Overview of Exercise Choices


When it comes to the types of exercise I am using, I think of them as falling under one of three categories. Each category has its own purpose and reasoning. These categories are Base Strength, Explosive Strength, and what I am going to call Reactive Strength.

Base Strength exercises should be pretty self explanatory. They are exercises selected and performed to build your foundational strength. I’m fine with these being performed slowly, because I am trying to build a basic foundation of muscular strength, bone density, and healthy joint function through a full range of motion.

Explosive Strength are exercises that are performed explosively. Many people will think of exercises like the Power Clean, or Hang Clean. I also would categorize several exercises some people might call Plyometrics, like the Box Jump.

Reactive Strength is how I like to think of “true” Plyometrics. Plyometrics is used to describe movements with what is termed the Stretch Shortening Cycle (SSC). This is when a muscle is stretched and then subsequently, and rapidly, shortened. I think the Depth Jump epitomizes the SSC. In the Depth Jump, the trainee steps off a box, or other elevated platform, and immediately jumps upon landing.



Currently my Jump Days in the gym look something like this:
Base Strength Warmup
Squats (usually, but sometimes Deadlift)
1-3 sets for about 10 reps each
I’m focusing on warming up the working muscles.

Explosive Strength
Rack Pulls (I prefer these to Cleans)
Some days I go for about 3 heavier sets, but still as explosive as I can go.
Some days I go for 3 lighter faster sets that are much more of jumping with the bar.
Some days I do both.

Reactive Strength
Depth Jumps from one box to another (sometimes off and on the same box)
I do these based on feel as much as anything.

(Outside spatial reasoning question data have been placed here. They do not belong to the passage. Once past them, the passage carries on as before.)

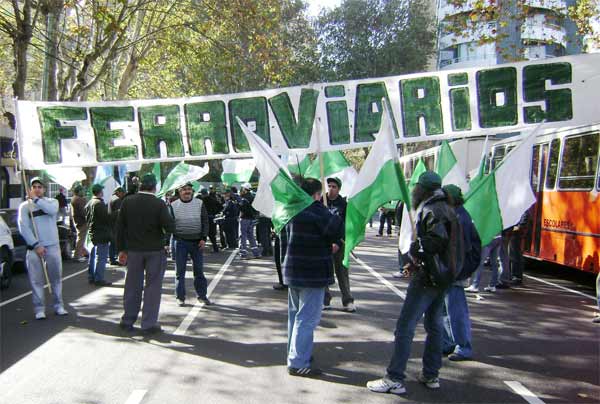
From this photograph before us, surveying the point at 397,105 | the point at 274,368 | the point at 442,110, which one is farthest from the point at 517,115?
the point at 274,368

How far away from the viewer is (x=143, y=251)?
6.88 meters

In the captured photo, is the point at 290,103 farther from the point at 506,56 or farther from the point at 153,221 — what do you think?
the point at 506,56

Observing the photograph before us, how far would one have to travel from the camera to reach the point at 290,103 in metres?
7.41

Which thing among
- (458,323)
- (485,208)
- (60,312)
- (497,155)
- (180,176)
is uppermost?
(497,155)

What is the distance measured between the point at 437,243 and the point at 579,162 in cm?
722

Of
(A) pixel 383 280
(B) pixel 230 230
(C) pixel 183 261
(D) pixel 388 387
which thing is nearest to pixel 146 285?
(C) pixel 183 261

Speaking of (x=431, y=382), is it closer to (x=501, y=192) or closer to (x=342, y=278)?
(x=501, y=192)

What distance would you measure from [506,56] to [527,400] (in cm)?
1071

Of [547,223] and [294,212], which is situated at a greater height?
[294,212]

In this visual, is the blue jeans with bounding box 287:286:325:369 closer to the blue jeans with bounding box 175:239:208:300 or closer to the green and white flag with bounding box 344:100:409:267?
the green and white flag with bounding box 344:100:409:267

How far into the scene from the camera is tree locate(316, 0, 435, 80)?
3606cm

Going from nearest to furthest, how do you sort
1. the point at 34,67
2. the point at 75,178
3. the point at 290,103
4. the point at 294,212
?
the point at 294,212 → the point at 290,103 → the point at 75,178 → the point at 34,67

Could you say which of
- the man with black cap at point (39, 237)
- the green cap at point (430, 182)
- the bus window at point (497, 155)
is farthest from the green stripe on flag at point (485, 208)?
the bus window at point (497, 155)

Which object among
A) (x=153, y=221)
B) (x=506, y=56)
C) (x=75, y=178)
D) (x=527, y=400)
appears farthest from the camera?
(x=506, y=56)
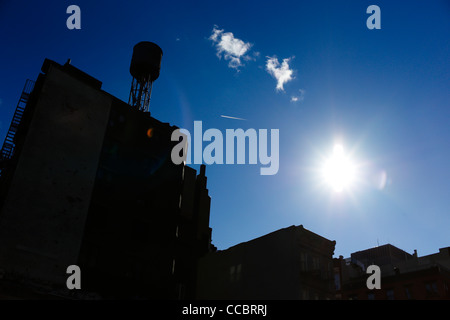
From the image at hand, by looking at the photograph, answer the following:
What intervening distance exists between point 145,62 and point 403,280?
45527 mm

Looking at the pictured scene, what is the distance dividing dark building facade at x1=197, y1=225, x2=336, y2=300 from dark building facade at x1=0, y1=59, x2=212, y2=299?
4101 mm

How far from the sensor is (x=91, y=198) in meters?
37.5

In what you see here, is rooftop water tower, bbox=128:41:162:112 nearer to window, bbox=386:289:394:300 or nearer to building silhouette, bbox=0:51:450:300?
building silhouette, bbox=0:51:450:300

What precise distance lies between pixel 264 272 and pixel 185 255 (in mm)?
9411

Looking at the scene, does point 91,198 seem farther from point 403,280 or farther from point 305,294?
point 403,280

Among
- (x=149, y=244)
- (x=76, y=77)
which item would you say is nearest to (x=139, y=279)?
(x=149, y=244)

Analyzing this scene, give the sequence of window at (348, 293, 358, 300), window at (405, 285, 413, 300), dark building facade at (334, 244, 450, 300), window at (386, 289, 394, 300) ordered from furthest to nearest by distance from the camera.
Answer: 1. window at (348, 293, 358, 300)
2. window at (386, 289, 394, 300)
3. window at (405, 285, 413, 300)
4. dark building facade at (334, 244, 450, 300)

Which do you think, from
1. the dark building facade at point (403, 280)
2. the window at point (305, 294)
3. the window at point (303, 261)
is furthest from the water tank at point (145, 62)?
the dark building facade at point (403, 280)

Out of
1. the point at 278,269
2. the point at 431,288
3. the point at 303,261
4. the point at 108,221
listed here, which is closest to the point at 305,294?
the point at 303,261

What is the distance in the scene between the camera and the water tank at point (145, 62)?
4959 centimetres

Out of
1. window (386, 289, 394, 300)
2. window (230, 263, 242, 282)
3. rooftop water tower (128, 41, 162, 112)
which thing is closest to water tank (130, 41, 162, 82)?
rooftop water tower (128, 41, 162, 112)

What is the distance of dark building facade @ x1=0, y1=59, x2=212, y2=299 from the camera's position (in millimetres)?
33094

Sometimes I go sets of 10, sometimes, more sets of 4-8. The goal is 100 jumps per workout between my explosive reps and my reactive reps.

After all of this, if I am still short of 100 jumps, I might finish with some Box Jumps.

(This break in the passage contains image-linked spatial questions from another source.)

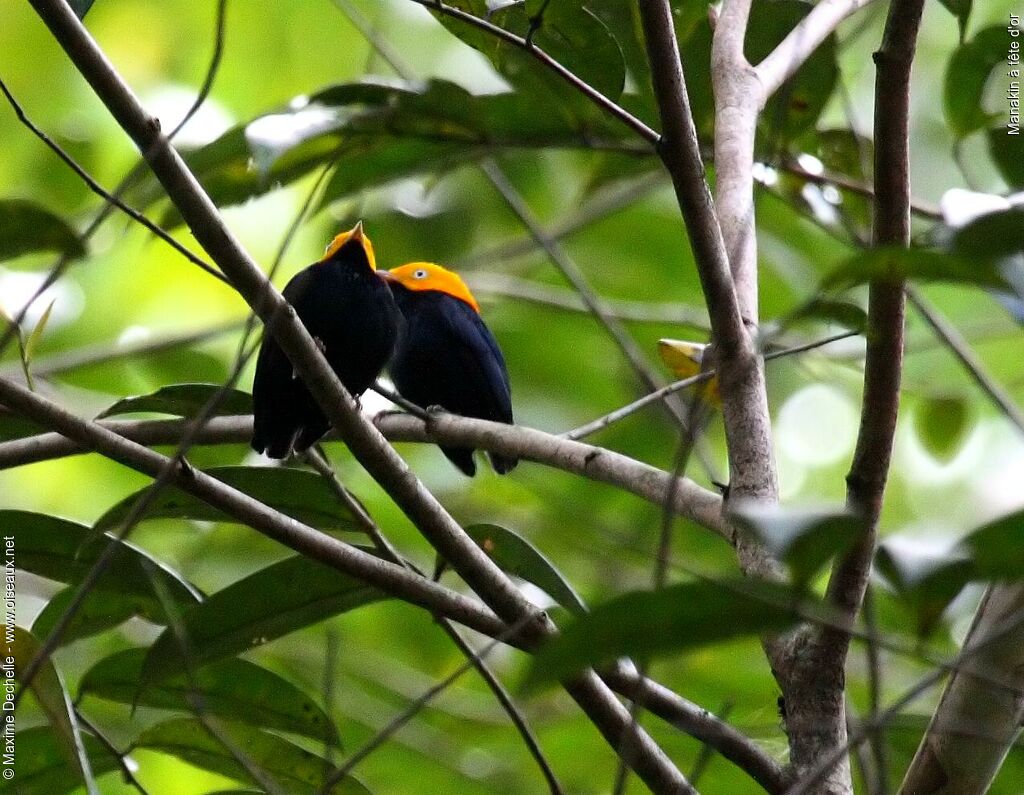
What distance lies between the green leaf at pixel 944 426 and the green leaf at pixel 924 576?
8.55 feet

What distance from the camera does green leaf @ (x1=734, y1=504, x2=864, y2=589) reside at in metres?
0.97

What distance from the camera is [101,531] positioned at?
6.86ft

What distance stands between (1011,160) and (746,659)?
2053mm

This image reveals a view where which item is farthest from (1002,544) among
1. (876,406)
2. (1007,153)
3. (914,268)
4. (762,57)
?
(762,57)

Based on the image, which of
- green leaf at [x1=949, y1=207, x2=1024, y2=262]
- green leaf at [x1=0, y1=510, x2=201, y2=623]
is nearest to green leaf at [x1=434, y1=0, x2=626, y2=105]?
green leaf at [x1=0, y1=510, x2=201, y2=623]

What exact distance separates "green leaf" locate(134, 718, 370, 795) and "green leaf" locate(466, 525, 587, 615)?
0.46 metres

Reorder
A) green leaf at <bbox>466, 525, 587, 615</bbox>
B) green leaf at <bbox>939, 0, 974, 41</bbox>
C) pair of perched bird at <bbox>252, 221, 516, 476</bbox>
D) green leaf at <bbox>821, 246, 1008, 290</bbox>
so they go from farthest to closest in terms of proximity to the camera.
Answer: pair of perched bird at <bbox>252, 221, 516, 476</bbox>
green leaf at <bbox>939, 0, 974, 41</bbox>
green leaf at <bbox>466, 525, 587, 615</bbox>
green leaf at <bbox>821, 246, 1008, 290</bbox>

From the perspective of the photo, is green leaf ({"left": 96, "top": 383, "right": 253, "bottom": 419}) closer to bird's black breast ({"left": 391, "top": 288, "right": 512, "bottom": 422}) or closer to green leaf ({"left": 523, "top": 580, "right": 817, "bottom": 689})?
green leaf ({"left": 523, "top": 580, "right": 817, "bottom": 689})

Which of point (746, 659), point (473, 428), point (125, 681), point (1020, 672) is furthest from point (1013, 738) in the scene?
point (746, 659)

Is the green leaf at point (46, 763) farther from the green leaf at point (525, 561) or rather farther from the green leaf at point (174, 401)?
the green leaf at point (525, 561)

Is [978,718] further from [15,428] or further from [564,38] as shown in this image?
[15,428]

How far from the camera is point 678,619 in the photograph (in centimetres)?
96

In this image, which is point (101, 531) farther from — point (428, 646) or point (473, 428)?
point (428, 646)

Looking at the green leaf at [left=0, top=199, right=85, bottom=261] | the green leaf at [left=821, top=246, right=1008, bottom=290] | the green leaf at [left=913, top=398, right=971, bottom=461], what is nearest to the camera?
the green leaf at [left=821, top=246, right=1008, bottom=290]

My Saturday Workouts address Base Strength a lot more. I focus more on building strength rather than increasing my jump. I will do Deadlift, Squat, and Calf Raises as my core exercises. I also might throw in some Rack Pulls, but I do these as a Base Strength rather than Explosive Strength movement. As such I sometimes load more than I can move and do Isometric Rack Pulls.


Note (or disclaimer): I am not associated in any way with any of the video producers linked in this blog posting. I just tried to find the simplest most relevant video to show the exercises referrenced.